▸ Task item: Return every line below as is, leaving out the pictures.

▸ Given entries:
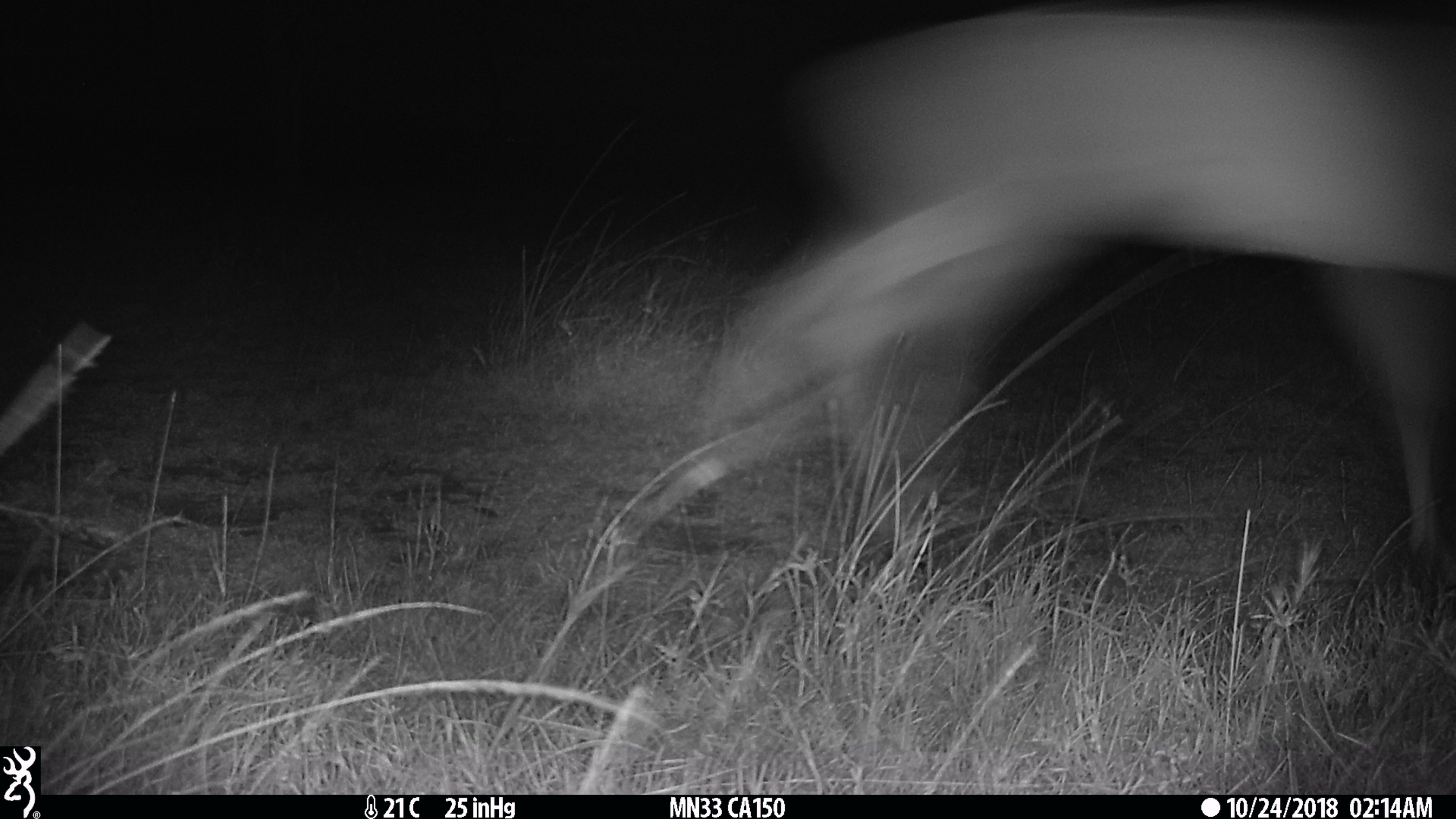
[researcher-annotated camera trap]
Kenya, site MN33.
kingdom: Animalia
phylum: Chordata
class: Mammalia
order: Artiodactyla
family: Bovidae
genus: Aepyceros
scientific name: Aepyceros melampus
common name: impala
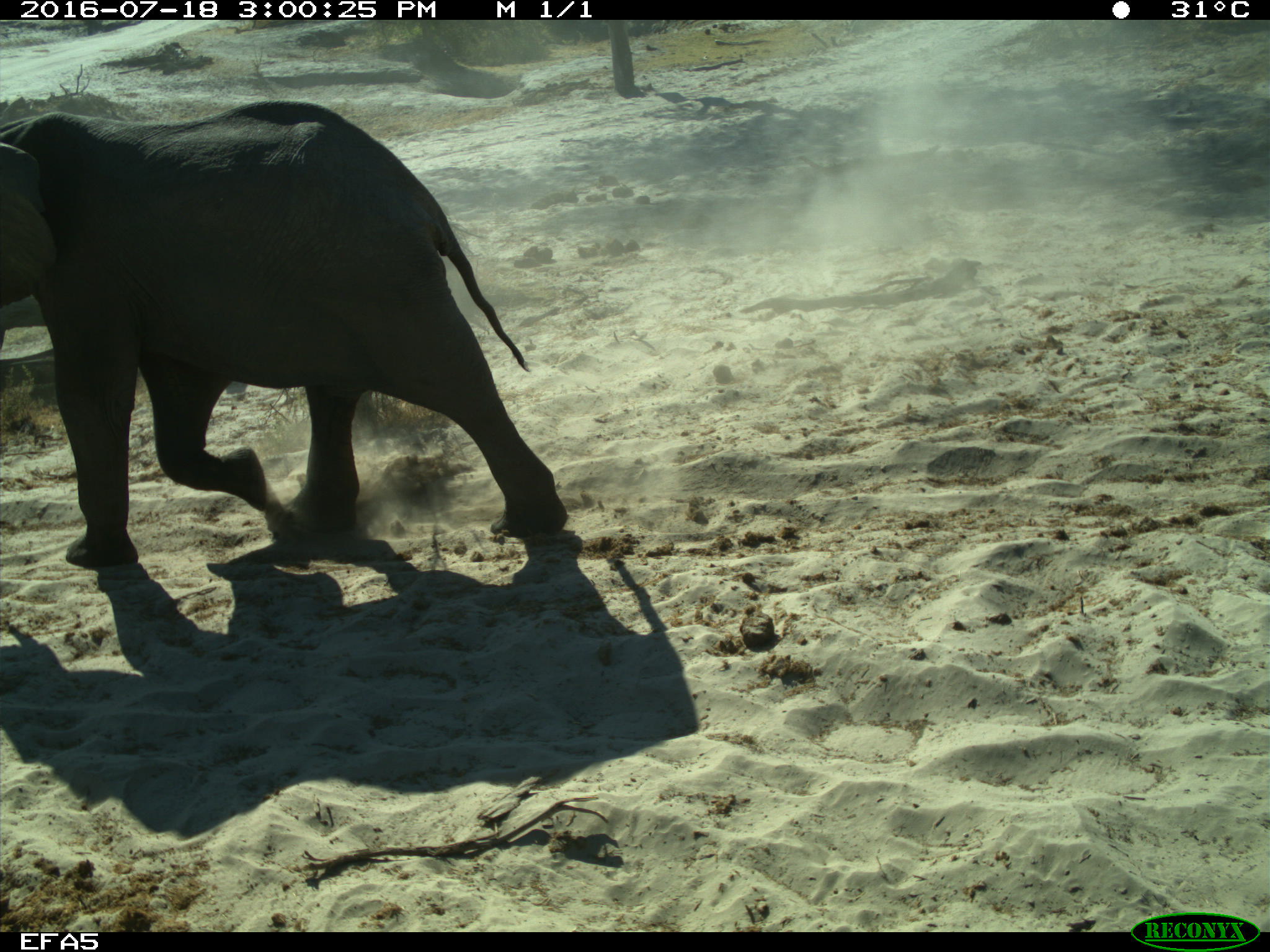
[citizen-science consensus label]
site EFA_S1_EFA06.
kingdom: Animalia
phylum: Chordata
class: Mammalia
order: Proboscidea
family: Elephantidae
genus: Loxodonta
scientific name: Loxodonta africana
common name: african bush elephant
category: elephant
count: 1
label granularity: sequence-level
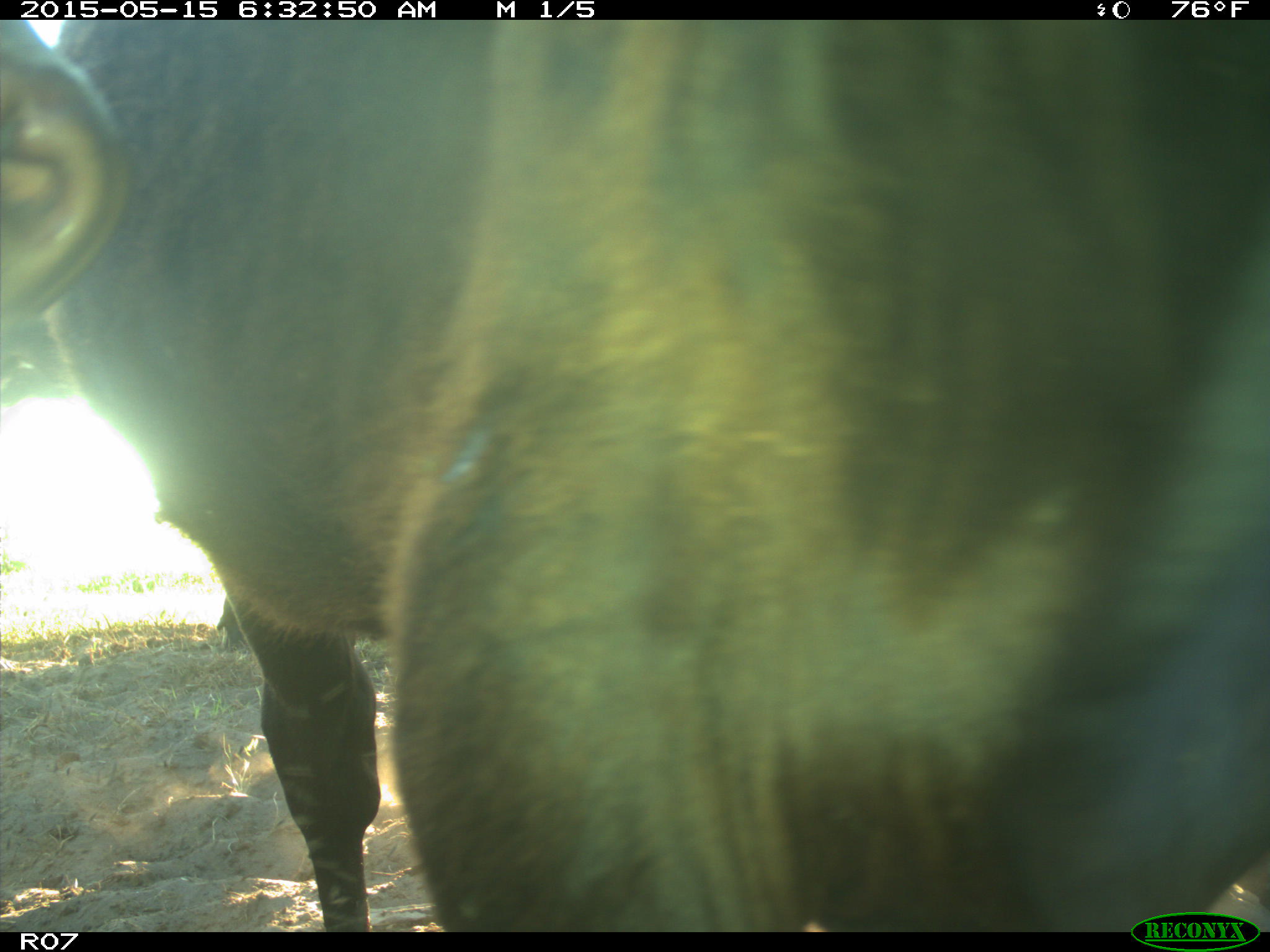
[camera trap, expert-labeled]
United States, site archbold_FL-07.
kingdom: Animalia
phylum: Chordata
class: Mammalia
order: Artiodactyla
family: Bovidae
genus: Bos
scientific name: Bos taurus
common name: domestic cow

▸ Written reply:
[researcher-annotated camera trap]
Kenya, site MN33.
kingdom: Animalia
phylum: Chordata
class: Mammalia
order: Artiodactyla
family: Bovidae
genus: Aepyceros
scientific name: Aepyceros melampus
common name: impala
[citizen-science consensus label]
site EFA_S1_EFA06.
kingdom: Animalia
phylum: Chordata
class: Mammalia
order: Proboscidea
family: Elephantidae
genus: Loxodonta
scientific name: Loxodonta africana
common name: african bush elephant
category: elephant
count: 1
label granularity: sequence-level
[camera trap, expert-labeled]
United States, site archbold_FL-07.
kingdom: Animalia
phylum: Chordata
class: Mammalia
order: Artiodactyla
family: Bovidae
genus: Bos
scientific name: Bos taurus
common name: domestic cow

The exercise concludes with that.